Constrained HPO (optional). When max_features > 0, the optimization penalizes trials that use more features than the constraint. The penalty_factor controls how aggressively excess features are penalized. Only models flagged as chpo_compatible support this mode.

Best bag construction

Build the best bag. After optimization, the best trial's hyperparameters are used to train a fresh bag of models (one per inner split) on the full train+dev data. This "best bag" is the primary output model.
Feature importance calculation. Feature importances are computed on the best bag using the methods specified in fi_methods:
- "permutation": Permutation importance on the dev partition.
- "shap": SHAP values on the dev partition.
- "constant": A baseline method that returns equal importance for all features.
Feature selection. Features are selected based on the computed importances, typically those with positive permutation importance.

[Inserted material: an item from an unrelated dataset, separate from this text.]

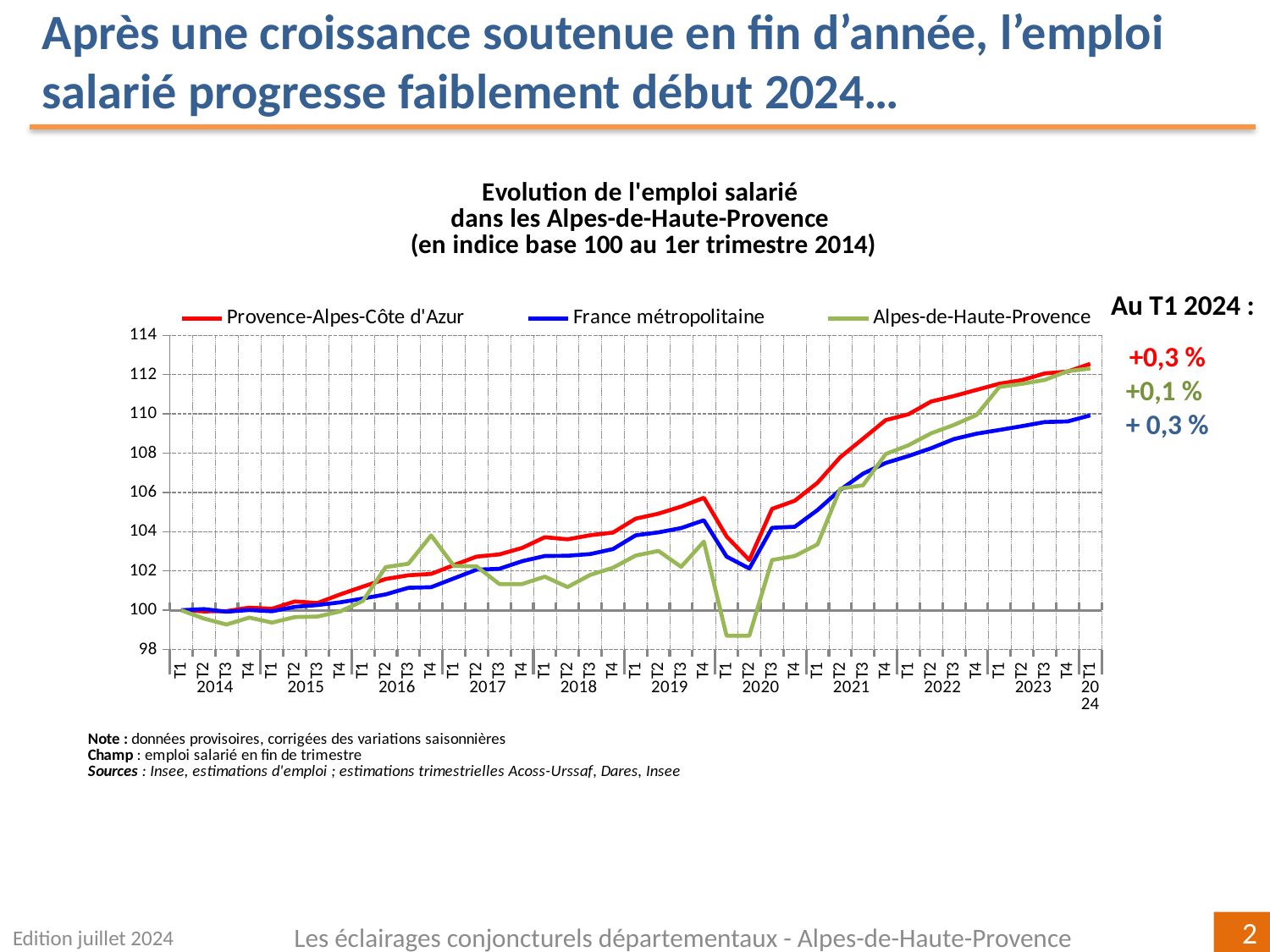
Which series has the highest value at T4 2016? Alpes-de-Haute-Provence What is the index value of all three series at T1 2014? 100 According to the annotation 'Au T1 2024', what is the change shown for Alpes-de-Haute-Provence (green)? +0,1 % Is the value for Provence-Alpes-Côte d'Azur at T1 2024 greater or less than 110? greater At T1 2024, which is higher: Provence-Alpes-Côte d'Azur or France métropolitaine? Provence-Alpes-Côte d'Azur Is the value for Alpes-de-Haute-Provence at T1 2020 greater or less than 100? less Is the value for France métropolitaine at T1 2024 greater or less than 108? greater Which three series are listed in the chart legend? Provence-Alpes-Côte d'Azur, France métropolitaine, Alpes-de-Haute-Provence What kind of chart is shown on the slide? Line chart How many series does the legend of the chart list? 3 Which series has the lowest value at T1 2020? Alpes-de-Haute-Provence Overall, do the series rise or fall between T1 2014 and T1 2024? rise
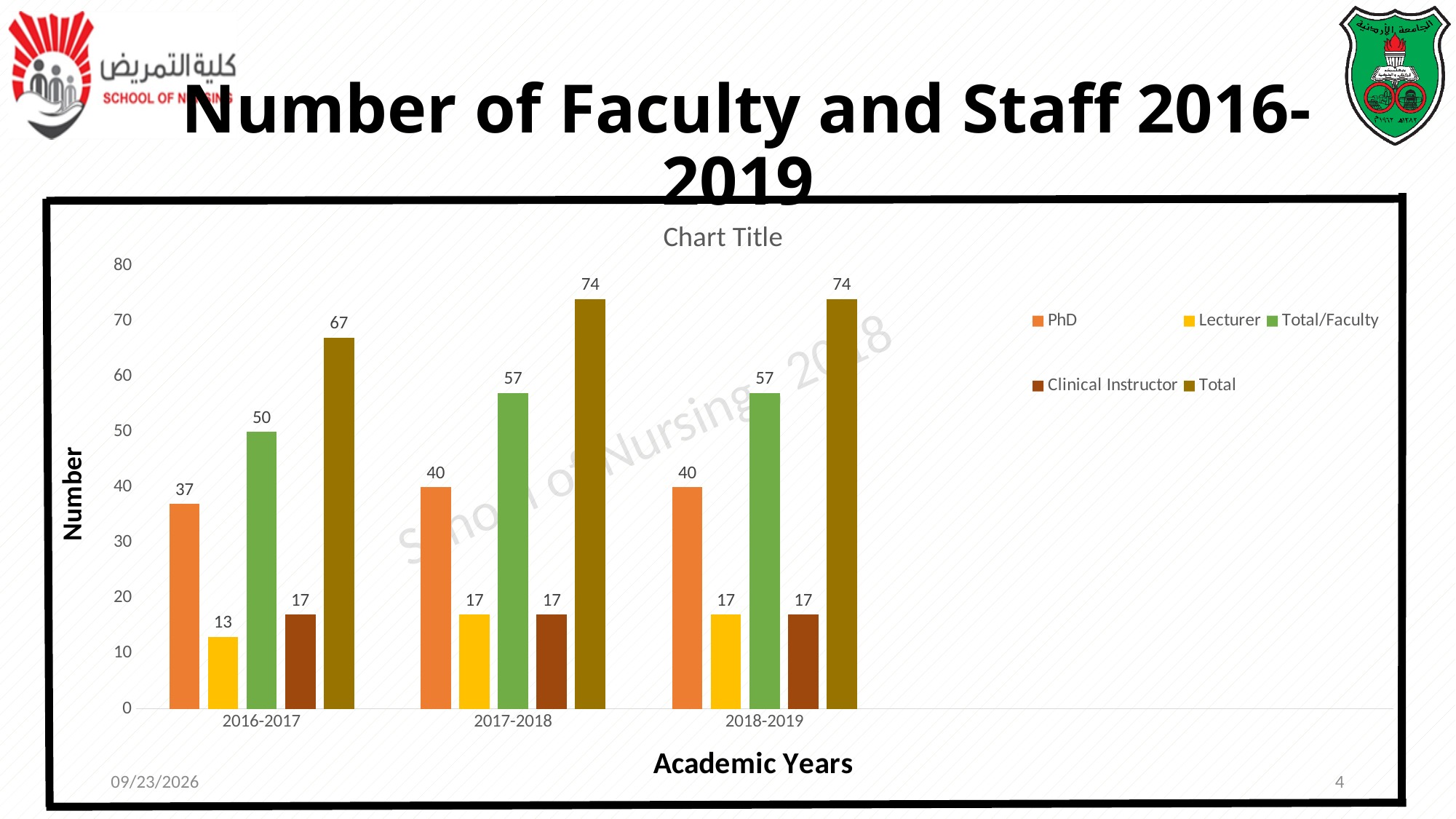
What kind of chart is shown on the slide? Bar chart What is the Lecturer value for 2016-2017? 13 What is the PhD value for 2016-2017? 37 Does the Total/Faculty value rise or fall from 2016-2017 to 2017-2018? Rise What is the Total value for 2017-2018? 74 Which academic year has the lowest Total value? 2016-2017 How many series does the legend list? 5 What is the Total/Faculty value for 2018-2019? 57 What is the difference between the Total values for 2017-2018 and 2016-2017? 7 What is the label of the y axis? Number Which is larger, the PhD value for 2017-2018 or the PhD value for 2016-2017? 2017-2018 How many academic years are shown on the x axis? 3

Ensemble selection (optional)

Ensemble selection. When ensemble_selection=True, the top n_ensemble_candidates trial bags are used as candidates. An ensemble optimization procedure (hill-climbing with replacement) finds the combination of trial bags that maximizes dev-set performance. The resulting ensemble bag replaces the best bag as the primary output.

Key parameters

Parameter	Default	Description
`models`	`["ExtraTreesClassifier"]`	Models to train (e.g., `ExtraTrees`, `RandomForest`, `XGB`, `CatBoost`)
`n_trials`	`200`	Number of Optuna hyperparameter optimization trials
`n_inner_splits`	`5`	Inner cross-validation splits
`inner_split_seeds`	`[0]`	Seeds for inner splits; more seeds = more robust
`max_features`	`0`	Constrain maximum features during HPO (0 = no constraint)
`penalty_factor`	`1.0`	Penalty for exceeding `max_features`
`ensemble_selection`	`False`	Enable ensemble selection over top trials
`n_ensemble_candidates`	`50`	Number of top trials saved for ensemble selection
`fi_methods`	`["permutation"]`	Feature importance methods: `"permutation"`, `"shap"`, `"constant"`
`n_startup_trials`	`15`	Random trials before TPE sampler kicks in
`max_outliers`	`3`	Maximum outlier samples to optimize/remove
`n_mrmr_features`	`[]`	Feature counts for integrated MRMR feature selection
`scoring_method`	`"combined"`	Bag performance mode: `"combined"` or `"average"`

When to use

Octo is the workhorse of Octopus and should be used:

As the first task to get a baseline and feature importances that downstream modules (e.g., MRMR) can consume.
As the last task to train a final model on a refined feature set.
When you need ensemble selection over multiple Optuna trials for maximum performance.
When you want constrained HPO to limit the number of features used during optimization.

Limitations

Computationally expensive: n_trials x n_inner_splits model fits, plus feature importance computation.
The constrained HPO mode requires models with chpo_compatible=True in their model configuration.

Examples

Basic Classification — simplest Octo setup with a single task.
Multi-Step Classification — Octo as first and last task in a multi-step pipeline.
Use Own Hyperparameters — overriding Octo's default search space.